Vertical logistic regression.

Implement the basic SGD based logistic regression among multiple vertical participants.

To explain this algorithm, suppose alice has features and label, while bob and charlie have features only. The main steps of SGD are:

  1. Alice does prediction using secure aggregation.

  2. Alice sends the residual to bob/charlie in HE(Homomorphic Encryption) ciphertext.

  3. Bob and charlie compute gradients in HE ciphertext and send masked gradients to alice.

  4. Alice decrypts the masked gradients and send them back to bob/charlie.

  5. Bob and charlie unmask gradients and update their weights independently.

  6. Alice updates its weights also.

Methods:

__init__(devices, aggregator, heu[, ...])

Init VanillaVerLogisticRegression.

init_train_data(x, y, epochs, batch_size[, ...])

predict(x)

Predict the score.

compute_loss(x, y[, avg_flag])

Compute the loss.

get_weight()

Get weight from this estimator.

set_weight(weight)

Set weight to this estimator.

fit(x, y, batch_size, epochs[, tol, ...])

Fit the model.

fit_in_steps(n_step, learning_rate, epoch)

Fit in steps.

__init__(devices: List[PYU], aggregator: Aggregator, heu: HEU, fxp_bits: Optional[int] = 18, audit_log_dir: Optional[Dict[PYU, str]] = None)[源代码]#

Init VanillaVerLogisticRegression.

参数:
  • devices – a list of PYU devices taking part in the computation.

  • aggregator – the aggregator instance.

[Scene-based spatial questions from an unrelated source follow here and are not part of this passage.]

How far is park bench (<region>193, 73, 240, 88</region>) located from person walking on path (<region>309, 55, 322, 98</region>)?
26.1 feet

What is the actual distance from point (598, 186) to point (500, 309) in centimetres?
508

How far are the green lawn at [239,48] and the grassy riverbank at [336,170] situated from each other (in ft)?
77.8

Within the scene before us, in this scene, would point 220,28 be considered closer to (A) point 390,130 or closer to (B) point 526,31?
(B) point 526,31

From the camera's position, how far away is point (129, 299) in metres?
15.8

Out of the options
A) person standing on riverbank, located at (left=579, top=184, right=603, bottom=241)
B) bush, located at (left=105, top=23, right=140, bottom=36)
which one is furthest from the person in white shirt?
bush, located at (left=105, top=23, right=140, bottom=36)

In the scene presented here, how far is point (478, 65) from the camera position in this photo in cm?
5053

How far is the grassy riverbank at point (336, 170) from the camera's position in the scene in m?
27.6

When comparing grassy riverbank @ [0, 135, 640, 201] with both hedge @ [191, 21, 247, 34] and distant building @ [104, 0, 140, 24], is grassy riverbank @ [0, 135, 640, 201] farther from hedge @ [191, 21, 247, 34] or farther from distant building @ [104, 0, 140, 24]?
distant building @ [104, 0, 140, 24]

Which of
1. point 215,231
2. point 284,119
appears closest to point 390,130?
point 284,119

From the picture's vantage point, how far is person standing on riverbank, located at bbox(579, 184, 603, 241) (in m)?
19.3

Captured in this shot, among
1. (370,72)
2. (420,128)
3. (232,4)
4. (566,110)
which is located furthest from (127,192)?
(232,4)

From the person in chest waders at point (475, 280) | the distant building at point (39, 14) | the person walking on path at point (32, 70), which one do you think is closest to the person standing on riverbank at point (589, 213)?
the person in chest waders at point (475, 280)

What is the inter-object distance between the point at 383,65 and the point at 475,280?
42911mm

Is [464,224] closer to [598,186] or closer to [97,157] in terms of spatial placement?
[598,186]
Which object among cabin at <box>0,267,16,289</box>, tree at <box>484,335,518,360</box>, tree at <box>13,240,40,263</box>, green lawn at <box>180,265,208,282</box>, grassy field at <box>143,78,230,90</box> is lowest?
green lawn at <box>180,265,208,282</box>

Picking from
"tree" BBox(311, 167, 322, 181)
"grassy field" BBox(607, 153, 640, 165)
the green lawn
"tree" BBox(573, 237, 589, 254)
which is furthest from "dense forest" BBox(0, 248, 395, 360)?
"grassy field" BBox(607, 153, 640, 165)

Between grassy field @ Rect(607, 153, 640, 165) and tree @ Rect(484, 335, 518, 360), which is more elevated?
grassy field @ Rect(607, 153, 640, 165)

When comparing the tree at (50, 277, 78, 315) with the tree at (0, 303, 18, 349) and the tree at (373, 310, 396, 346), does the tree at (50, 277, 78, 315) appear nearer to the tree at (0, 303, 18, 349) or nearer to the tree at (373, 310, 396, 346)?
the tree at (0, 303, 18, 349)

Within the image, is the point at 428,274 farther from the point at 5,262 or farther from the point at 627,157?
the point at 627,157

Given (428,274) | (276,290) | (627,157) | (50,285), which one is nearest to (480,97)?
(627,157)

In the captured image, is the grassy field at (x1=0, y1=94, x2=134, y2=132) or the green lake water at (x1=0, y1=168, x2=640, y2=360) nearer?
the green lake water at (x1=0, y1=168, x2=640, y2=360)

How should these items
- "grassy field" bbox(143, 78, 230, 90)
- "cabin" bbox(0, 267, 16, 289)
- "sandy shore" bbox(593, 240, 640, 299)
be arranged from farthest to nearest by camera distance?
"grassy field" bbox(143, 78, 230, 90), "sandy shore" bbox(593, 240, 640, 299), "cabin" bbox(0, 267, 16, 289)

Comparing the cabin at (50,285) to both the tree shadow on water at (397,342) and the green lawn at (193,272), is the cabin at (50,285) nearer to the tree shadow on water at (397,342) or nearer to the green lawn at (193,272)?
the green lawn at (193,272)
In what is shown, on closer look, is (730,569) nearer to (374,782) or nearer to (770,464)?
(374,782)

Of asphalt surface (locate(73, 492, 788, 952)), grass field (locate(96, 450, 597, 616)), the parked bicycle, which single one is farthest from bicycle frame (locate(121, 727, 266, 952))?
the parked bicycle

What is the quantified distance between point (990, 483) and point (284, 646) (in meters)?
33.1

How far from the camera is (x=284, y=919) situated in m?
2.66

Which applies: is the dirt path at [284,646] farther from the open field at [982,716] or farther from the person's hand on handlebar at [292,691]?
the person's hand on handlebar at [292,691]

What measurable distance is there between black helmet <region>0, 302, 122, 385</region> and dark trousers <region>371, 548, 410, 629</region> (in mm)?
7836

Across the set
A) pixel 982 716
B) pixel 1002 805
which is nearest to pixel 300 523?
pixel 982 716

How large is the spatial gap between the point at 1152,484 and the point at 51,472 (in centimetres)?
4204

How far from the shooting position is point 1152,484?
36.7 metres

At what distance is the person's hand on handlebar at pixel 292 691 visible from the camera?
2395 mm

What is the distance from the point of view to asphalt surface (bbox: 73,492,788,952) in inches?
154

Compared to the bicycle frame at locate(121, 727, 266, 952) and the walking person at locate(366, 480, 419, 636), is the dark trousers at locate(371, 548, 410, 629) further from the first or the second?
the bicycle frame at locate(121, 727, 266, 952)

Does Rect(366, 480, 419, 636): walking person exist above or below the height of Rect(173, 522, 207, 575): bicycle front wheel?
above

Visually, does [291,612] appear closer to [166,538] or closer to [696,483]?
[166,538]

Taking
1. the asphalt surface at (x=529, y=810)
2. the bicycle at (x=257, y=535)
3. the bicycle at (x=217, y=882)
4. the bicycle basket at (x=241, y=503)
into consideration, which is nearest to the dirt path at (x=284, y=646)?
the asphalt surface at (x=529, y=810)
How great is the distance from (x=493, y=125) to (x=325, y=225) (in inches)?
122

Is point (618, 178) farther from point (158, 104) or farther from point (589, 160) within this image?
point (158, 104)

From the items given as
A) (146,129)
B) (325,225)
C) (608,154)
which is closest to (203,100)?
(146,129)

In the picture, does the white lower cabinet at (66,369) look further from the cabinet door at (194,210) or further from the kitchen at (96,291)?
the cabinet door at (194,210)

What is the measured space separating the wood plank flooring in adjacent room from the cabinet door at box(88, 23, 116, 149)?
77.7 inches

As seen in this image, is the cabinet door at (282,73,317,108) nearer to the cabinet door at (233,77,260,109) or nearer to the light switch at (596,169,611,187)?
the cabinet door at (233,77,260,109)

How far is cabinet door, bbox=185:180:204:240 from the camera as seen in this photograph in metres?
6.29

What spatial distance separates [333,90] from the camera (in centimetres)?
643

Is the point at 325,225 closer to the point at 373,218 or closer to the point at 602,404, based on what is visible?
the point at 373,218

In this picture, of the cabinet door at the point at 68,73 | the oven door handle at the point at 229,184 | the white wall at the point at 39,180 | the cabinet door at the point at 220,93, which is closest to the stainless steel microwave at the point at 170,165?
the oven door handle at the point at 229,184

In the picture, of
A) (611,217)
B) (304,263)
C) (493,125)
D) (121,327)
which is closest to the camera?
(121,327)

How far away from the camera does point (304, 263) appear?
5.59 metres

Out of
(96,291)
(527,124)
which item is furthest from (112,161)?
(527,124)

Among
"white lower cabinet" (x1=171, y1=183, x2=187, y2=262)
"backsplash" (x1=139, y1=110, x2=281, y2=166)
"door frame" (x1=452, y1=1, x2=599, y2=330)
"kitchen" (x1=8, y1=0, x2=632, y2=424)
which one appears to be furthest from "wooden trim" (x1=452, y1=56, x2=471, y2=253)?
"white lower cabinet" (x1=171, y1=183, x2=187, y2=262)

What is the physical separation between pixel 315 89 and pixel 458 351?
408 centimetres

  • heu – the heu device instance.

  • fxp_bits – the fraction bit length for encoding before send to heu device. Defaults to spu_fxp_precision(spu.spu_pb2.FM64).

  • audit_log_dir – a dict specifying the audit log directory for each device. No audit log if is None. Default to None. Please leave it None unless you are very sure what the audit does and accept the risk.

init_train_data(x: FedNdarray, y: FedNdarray, epochs: int, batch_size: int, shuffle_seed: Optional[int] = None)[源代码]#
predict(x: Union[VDataFrame, FedNdarray, List[PYUObject]]) PYUObject[源代码]#

Predict the score.

参数:

x – the samples to predict.

返回:

a PYUObject holds prediction results.

返回类型:

PYUObject

compute_loss(x: FedNdarray, y: FedNdarray, avg_flag: Optional[bool] = True) PYUObject[源代码]#

Compute the loss.

参数:
  • x – the samples.

  • y – the label.

  • avg_flag – whether dividing the sample number. Defaults to True.

返回:

a PYUObject holds loss value.

返回类型:

PYUObject

get_weight() Dict[PYU, PYUObject][源代码]#

Get weight from this estimator.

返回:

A dict of pyu and its weight. Note that the intecept(w0) is the first column of the label deivce weight.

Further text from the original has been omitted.